O pretexto para realizar estes ataques aos trabalhadores é a crise. Nela cabem os mais cândidos discursos republicanos e a preocupação com o futuro do país por parte dos políticos profissionais. No entanto, sabemos que não há dois Congressos: os deputados e senadores que votam sistematicamente o enforcamento da classe trabalhadora são os que mostraram suas vísceras à população na fatídica votação do processo de impedimento de Dilma Rousseff. Trata-se de um parlamento corrupto e na sua maioria absoluta identificada com os ricos (latifundiários, banqueiros, industriais e comerciantes). Enfim, um parlamento dominado pela classe dominante. Até mesmo o sujeito mais distante da vida política sabe que o Congresso Nacional é, nas condições atuais, um verdadeiro covil de ladrões, sem a menor autoridade moral para votar qualquer matéria de interesse público.
Michel Temer, o atual presidente, foi colocado na linha de frente num compromisso do PT/PMDB pela classe dominante para gerenciar a artilharia pesada dos financiadores de campanhas, dos sonegadores de impostos, dos políticos e empresários investigados pela Polícia Federal e dos rentistas do sistema financeiro contra o povo.

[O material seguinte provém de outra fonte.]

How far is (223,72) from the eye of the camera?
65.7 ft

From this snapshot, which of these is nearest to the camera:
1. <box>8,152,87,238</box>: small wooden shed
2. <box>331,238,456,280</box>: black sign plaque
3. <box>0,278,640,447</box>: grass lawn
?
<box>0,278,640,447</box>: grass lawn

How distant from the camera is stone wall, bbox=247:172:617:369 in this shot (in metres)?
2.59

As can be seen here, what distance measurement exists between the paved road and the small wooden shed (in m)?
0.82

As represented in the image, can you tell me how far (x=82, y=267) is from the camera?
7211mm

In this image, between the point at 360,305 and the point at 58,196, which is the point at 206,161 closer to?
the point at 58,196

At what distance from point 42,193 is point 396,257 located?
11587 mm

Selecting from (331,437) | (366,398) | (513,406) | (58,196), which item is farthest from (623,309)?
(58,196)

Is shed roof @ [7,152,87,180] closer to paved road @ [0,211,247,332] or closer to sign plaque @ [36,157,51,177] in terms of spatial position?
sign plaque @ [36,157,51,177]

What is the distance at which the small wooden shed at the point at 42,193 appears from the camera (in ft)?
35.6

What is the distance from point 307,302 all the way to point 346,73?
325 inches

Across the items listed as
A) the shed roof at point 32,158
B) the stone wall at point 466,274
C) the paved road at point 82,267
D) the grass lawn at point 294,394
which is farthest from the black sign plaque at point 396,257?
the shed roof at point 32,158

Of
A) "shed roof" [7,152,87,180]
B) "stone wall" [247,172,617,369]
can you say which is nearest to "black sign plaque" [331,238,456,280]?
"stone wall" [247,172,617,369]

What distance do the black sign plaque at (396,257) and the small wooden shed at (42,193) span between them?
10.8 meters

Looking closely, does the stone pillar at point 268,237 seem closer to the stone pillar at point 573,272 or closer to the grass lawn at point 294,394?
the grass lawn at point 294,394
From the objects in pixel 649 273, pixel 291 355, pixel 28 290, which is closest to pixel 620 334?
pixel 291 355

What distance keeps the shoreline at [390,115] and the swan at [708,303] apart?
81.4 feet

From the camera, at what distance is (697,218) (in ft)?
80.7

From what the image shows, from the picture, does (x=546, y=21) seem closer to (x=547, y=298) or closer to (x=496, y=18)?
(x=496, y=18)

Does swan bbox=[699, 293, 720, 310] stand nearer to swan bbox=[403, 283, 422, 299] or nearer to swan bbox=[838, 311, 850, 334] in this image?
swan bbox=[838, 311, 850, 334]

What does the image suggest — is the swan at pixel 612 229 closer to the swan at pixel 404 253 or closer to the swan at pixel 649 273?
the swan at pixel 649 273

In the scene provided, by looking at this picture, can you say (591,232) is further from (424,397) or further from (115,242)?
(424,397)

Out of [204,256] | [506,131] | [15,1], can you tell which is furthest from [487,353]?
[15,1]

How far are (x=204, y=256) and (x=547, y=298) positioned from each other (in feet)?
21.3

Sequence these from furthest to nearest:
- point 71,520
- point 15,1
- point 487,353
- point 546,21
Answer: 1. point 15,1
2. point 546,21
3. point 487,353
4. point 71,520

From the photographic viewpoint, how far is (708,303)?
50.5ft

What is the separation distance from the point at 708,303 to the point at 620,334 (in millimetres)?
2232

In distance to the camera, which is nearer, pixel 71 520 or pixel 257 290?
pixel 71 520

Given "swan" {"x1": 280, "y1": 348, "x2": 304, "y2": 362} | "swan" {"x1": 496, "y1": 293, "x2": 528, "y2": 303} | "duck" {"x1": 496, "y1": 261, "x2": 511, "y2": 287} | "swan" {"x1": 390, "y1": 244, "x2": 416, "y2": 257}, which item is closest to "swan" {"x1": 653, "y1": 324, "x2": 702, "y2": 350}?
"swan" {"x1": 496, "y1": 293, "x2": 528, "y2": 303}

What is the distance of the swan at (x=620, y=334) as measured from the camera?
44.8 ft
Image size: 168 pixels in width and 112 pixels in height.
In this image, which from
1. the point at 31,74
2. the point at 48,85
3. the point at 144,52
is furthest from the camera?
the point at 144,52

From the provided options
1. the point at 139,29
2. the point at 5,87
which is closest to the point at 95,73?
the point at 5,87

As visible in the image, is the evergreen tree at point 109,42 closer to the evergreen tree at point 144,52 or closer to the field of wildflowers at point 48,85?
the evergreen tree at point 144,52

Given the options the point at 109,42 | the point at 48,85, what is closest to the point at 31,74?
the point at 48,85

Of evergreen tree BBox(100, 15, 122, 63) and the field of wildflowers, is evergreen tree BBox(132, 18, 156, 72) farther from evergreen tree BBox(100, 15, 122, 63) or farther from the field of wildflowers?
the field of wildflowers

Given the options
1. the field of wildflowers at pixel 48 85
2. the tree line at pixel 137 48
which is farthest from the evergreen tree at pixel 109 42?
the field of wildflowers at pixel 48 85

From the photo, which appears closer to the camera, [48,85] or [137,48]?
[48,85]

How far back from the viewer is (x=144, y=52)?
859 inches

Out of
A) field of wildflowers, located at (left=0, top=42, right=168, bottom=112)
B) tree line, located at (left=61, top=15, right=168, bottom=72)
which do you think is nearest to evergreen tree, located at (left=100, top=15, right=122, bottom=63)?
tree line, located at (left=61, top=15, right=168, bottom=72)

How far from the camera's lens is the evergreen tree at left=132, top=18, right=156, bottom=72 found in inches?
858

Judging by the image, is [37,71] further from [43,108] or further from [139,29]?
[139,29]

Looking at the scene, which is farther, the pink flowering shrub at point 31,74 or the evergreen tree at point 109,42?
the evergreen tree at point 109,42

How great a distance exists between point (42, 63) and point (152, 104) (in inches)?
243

A gravação das conversas entre Sérgio Machado e Romero Jucá nos lembra que a guerra contra a classe trabalhadora não pode prescindir de um pacto com o Supremo Tribunal Federal. A suspeita morte de Teori Zavaski enquanto viajava num jatinho com um empresário-réu no STF e a escolha de Alexandre de Moraes para a mais alta corte do país não deixam dúvidas de que o poder judiciário está blindado à com a podridão da política brasileira. Muito menos deve-se alimentar esperanças de que um grupelho de promotores do Ministério Público Federal possa realmente ser capaz de “passar o país a limpo”.
O fato é que o sistema político brasileiro se mostrou incapaz de renovar-se e de oferecer respostas satisfatórias à crise atual. Esgotou-se a capacidade de reorganizar um pacto de classes, aliado ao fato de que os três poderes estão atravessados pela corrupção, e pelo aprofundamento do caráter de classe do Estado. As acusações de corrupção estão bem documentadas na maioria dos casos. Trata-se de uma crise terminal deste sistema político. Como tal, não passa de ingenuidade pensar que um novo processo eleitoral seja capaz de recuperar automaticamente a legitimidade do sistema diante das massas. A natureza específica da crise atual exige um contra-ataque que deve ir além dos limites praticados pelas classes subalternas até o momento.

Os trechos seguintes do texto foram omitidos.